» EXCERPTED PASSAGE
__________
There are two passages in Republic III that elucidate Polemarchus’ performance in Republic I and in the Phaedrus. The first is as follows: ‘As for the man of orderly life (Ho men moi dokei metrios anȇr), when the time comes to describe some saying or action of another good man (epeidan aphikȇtai en tȇi diȇgȇsei epi lexin tina ȇ praxin andros agathou), – I think he will be willing to personate him (ethelȇsein hȏs autos ȏn ekeinos apangellein) … But when he comes to a character which is unworthy of him (hotan de gignȇtai kata tina heautou anaxion), he will not seriously assume the likeness of his inferior (ouk ethelȇsein spoudȇi apeikazein heauton tȏi cheironi), and will do so, if at all, for a moment only (ei mȇ kata brachu) when he is performing some good action (hotan ti chrȇston poiȇi).’ (396c5-d5, tr. Jowett)
__________
» SUPPLIED DATA
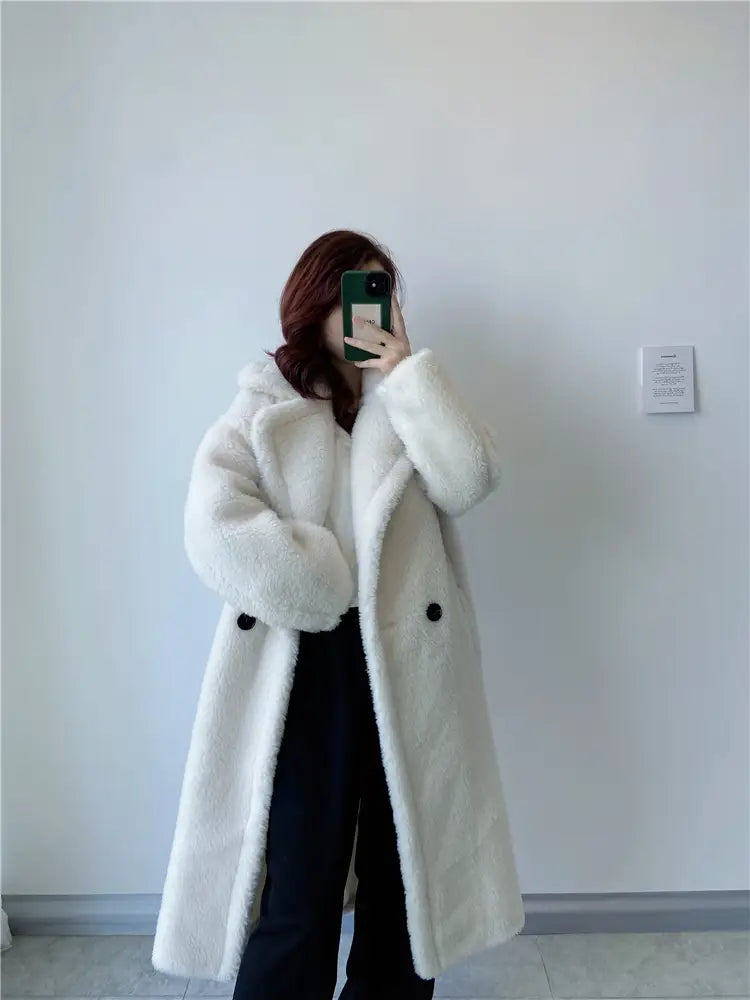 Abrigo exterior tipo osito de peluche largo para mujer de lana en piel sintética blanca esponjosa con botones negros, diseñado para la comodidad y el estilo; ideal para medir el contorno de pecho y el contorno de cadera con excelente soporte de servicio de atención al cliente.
__________
» EXERCISE SET
**a.** Print the passage on Republic III word for word, starting at "There are two" and ending at "(396c5-d5, tr. Jowett)".
**b.** In the passage on Republic III, when will the man of orderly life take on the likeness of someone beneath him, if he does so at all?

» ANSWERS FOR THIS EXERCISE
**a.**
There are two passages in Republic III that elucidate Polemarchus’ performance in Republic I and in the Phaedrus. The first is as follows: ‘As for the man of orderly life (Ho men moi dokei metrios anȇr), when the time comes to describe some saying or action of another good man (epeidan aphikȇtai en tȇi diȇgȇsei epi lexin tina ȇ praxin andros agathou), – I think he will be willing to personate him (ethelȇsein hȏs autos ȏn ekeinos apangellein) … But when he comes to a character which is unworthy of him (hotan de gignȇtai kata tina heautou anaxion), he will not seriously assume the likeness of his inferior (ouk ethelȇsein spoudȇi apeikazein heauton tȏi cheironi), and will do so, if at all, for a moment only (ei mȇ kata brachu) when he is performing some good action (hotan ti chrȇston poiȇi).’ (396c5-d5, tr. Jowett)

**b.** Only for a moment, when he is performing some good action.